The research formulation Ecologic® Barrier is not sold as a consumer product. However our worldwide business partners offer the formulation Ecologic® Barrier as their own branded product. Thus the specific bacterial composition can be found in different products around the world.

References

  • 1. Goodwin, G. M. Depression and associated physical diseases and symptoms. Dialogues in clinical neuroscience 8, 259-265 (2006).
  • 2. Andrade, L. et al. The epidemiology of major depressive episodes: results from the International Consortium of Psychiatric Epidemiology (ICPE) Surveys. International journal of methods in psychiatric research 12, 3-21 (2003).
  • 3. Read, J., Cartwright, C. & Gibson, K. Adverse emotional and interpersonal effects reported by 1829 New Zealanders while taking antidepressants. Psychiatry research 216, 67-73, doi:10.1016/j.psychres.2014.01.042 (2014).
  • 4. Forsythe, P., Sudo, N., Dinan, T., Taylor, V. H. & Bienenstock, J. Mood and gut feelings. Brain, behavior, and immunity 24, 9-16, doi:10.1016/j.bbi.2009.05.058 (2010).
  • 5. Dinan, T. G. Inflammatory markers in depression. Current opinion in psychiatry 22, 32-36, doi:10.1097/YCO.0b013e328315a561 (2009).
  • 6. Logan, A. C. & Katzman, M. Major depressive disorder: probiotics may be an adjuvant therapy. Medical hypotheses 64, 533-538, doi:10.1016/j.mehy.2004.08.019 (2005).
  • 7. Foster, J. A. & McVey Neufeld, K. A. Gut-brain axis: how the microbiome influences anxiety and depression. Trends in neurosciences 36, 305-312, doi:10.1016/j.tins.2013.01.005 (2013).
  • 8. a. b. Steenbergen, L., Sellaro, R., van Hemert, S., Bosch, J. A. & Colzato, L. S. A randomized controlled trial to test the effect of multispecies probiotics on cognitive reactivity to sad mood. Brain, behavior, and immunity 48, 258-264, doi:10.1016/j.bbi.2015.04.003 (2015).
  • 9. Akkasheh, G. et al. Clinical and metabolic response to probiotic administration in patients with major depressive disorder: A randomized, double-blind, placebo-controlled trial. Nutrition (Burbank, Los Angeles County, Calif.) 32, 315-320, doi:10.1016/j.nut.2015.09.003 (2016).
  • 10. Huang, R., Wang, K. & Hu, J. Effect of Probiotics on Depression: A Systematic Review and Meta-Analysis of Randomized Controlled Trials. Nutrients 8, doi:10.3390/nu8080483 (2016).
  • 11. Maes, M., Kubera, M. & Leunis, J. C. The gut-brain barrier in major depression: intestinal mucosal dysfunction with an increased translocation of LPS from gram negative enterobacteria (leaky gut) plays a role in the inflammatory pathophysiology of depression. Neuro endocrinology letters 29, 117-124 (2008).

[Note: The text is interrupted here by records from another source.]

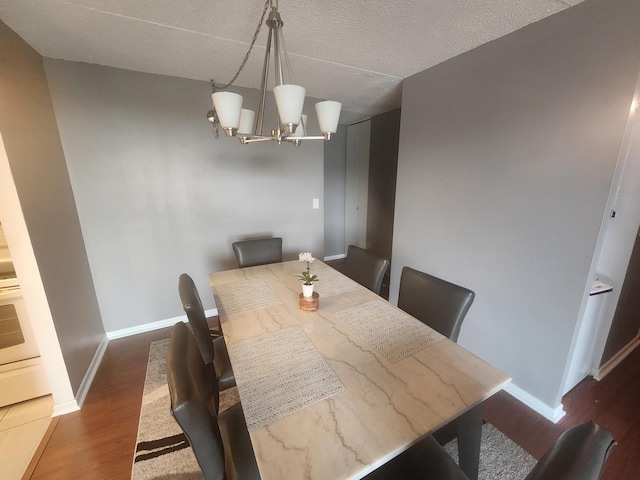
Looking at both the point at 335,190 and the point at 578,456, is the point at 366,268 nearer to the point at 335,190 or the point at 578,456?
the point at 578,456

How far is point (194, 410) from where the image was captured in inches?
29.6

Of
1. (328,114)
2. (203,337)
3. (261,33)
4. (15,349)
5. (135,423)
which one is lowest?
(135,423)


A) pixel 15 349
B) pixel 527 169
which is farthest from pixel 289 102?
pixel 15 349

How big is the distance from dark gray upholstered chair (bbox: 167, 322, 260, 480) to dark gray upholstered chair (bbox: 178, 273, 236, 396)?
0.62 ft

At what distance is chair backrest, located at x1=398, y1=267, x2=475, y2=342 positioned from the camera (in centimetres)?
135

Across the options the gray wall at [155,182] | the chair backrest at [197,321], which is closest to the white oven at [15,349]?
the gray wall at [155,182]

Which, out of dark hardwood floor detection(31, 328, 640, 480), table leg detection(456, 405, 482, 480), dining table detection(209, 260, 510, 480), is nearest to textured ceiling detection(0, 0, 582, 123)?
dining table detection(209, 260, 510, 480)

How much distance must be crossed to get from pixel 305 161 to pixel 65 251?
2.27 metres

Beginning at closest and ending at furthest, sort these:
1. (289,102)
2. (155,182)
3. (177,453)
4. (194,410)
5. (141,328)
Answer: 1. (194,410)
2. (289,102)
3. (177,453)
4. (155,182)
5. (141,328)

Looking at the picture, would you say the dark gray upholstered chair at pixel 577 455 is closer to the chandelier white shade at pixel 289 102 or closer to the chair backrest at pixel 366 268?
the chandelier white shade at pixel 289 102

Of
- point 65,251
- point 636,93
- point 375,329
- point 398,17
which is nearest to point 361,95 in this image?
point 398,17

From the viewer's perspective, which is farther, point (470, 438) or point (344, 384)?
point (470, 438)

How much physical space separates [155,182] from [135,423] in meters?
1.89

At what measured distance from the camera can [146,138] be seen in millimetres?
2307
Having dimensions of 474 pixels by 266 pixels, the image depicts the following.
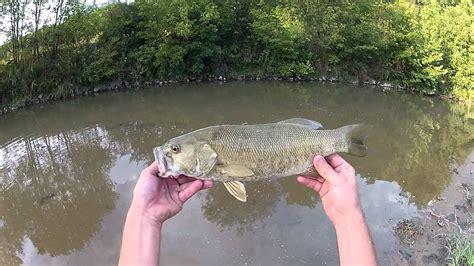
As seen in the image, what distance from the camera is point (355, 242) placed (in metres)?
2.42

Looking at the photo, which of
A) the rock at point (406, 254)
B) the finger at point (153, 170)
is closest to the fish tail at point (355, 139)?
the finger at point (153, 170)

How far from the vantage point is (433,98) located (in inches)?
738

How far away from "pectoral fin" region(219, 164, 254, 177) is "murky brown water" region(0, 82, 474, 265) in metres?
5.10

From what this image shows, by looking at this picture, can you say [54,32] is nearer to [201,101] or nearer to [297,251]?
[201,101]

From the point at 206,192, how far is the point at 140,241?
24.7ft

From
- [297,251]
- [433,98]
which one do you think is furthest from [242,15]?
[297,251]

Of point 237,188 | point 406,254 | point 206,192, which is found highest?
point 237,188

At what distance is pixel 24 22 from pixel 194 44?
6.78 metres

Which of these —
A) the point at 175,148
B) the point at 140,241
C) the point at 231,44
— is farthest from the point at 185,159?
the point at 231,44

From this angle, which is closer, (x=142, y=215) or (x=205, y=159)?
(x=142, y=215)

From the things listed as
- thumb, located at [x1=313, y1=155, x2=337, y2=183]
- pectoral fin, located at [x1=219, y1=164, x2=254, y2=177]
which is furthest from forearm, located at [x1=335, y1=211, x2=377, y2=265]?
pectoral fin, located at [x1=219, y1=164, x2=254, y2=177]

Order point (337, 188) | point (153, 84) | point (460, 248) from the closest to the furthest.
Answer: point (337, 188) < point (460, 248) < point (153, 84)

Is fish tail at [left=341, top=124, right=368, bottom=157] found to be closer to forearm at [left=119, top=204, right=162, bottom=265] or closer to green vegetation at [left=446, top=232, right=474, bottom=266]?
forearm at [left=119, top=204, right=162, bottom=265]

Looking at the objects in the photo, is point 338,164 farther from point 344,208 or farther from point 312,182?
point 344,208
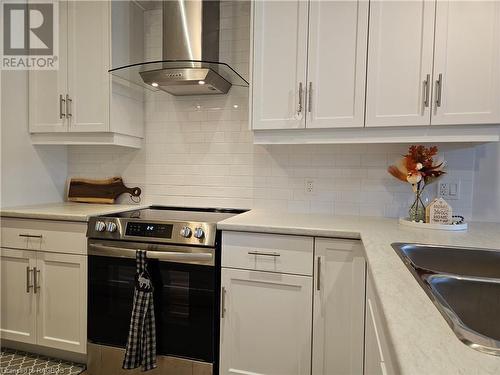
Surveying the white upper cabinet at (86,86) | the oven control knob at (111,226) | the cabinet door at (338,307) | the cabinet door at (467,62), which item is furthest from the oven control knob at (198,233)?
the cabinet door at (467,62)

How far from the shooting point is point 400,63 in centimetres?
176

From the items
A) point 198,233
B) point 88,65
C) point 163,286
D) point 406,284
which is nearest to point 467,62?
point 406,284

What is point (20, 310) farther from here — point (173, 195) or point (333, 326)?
point (333, 326)

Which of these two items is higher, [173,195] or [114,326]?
[173,195]

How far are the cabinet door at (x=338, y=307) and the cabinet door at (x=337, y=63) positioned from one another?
70 centimetres

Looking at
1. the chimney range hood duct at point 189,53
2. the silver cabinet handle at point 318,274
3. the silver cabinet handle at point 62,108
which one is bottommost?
the silver cabinet handle at point 318,274

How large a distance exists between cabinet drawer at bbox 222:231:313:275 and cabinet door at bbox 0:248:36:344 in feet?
4.36

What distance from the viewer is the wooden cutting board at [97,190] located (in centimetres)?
264

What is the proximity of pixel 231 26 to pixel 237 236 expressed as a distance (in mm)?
1579

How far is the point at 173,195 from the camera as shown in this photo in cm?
259

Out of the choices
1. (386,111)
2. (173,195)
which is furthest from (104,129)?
(386,111)

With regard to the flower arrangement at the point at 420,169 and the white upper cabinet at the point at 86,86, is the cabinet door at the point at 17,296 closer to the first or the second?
the white upper cabinet at the point at 86,86

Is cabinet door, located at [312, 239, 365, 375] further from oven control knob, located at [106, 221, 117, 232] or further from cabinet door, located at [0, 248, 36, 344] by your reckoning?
cabinet door, located at [0, 248, 36, 344]

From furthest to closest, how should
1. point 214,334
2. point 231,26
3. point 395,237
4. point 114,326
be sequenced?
1. point 231,26
2. point 114,326
3. point 214,334
4. point 395,237
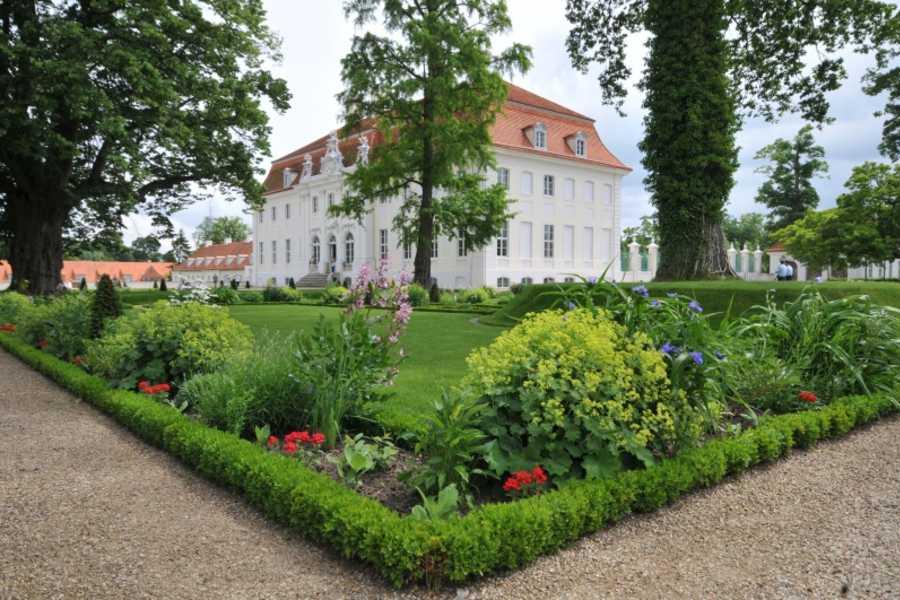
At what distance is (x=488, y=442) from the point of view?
3434 millimetres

  • 12. Diop, L., Guillou, S. & Durand, H. Probiotic food supplement reduces stress-induced gastrointestinal symptoms in volunteers: a double-blind, placebo-controlled, randomized trial. Nutr Res 28, 1-5, doi:10.1016/j.nutres.2007.10.001 (2008).
  • 13. Abildgaard, A., Lund, S., Hokland, M. & Wegener, G. Probiotic treatment alters behavior in rats on standard and high-fat diet. Acta Neuropsychiatrica 26, 1 (2014).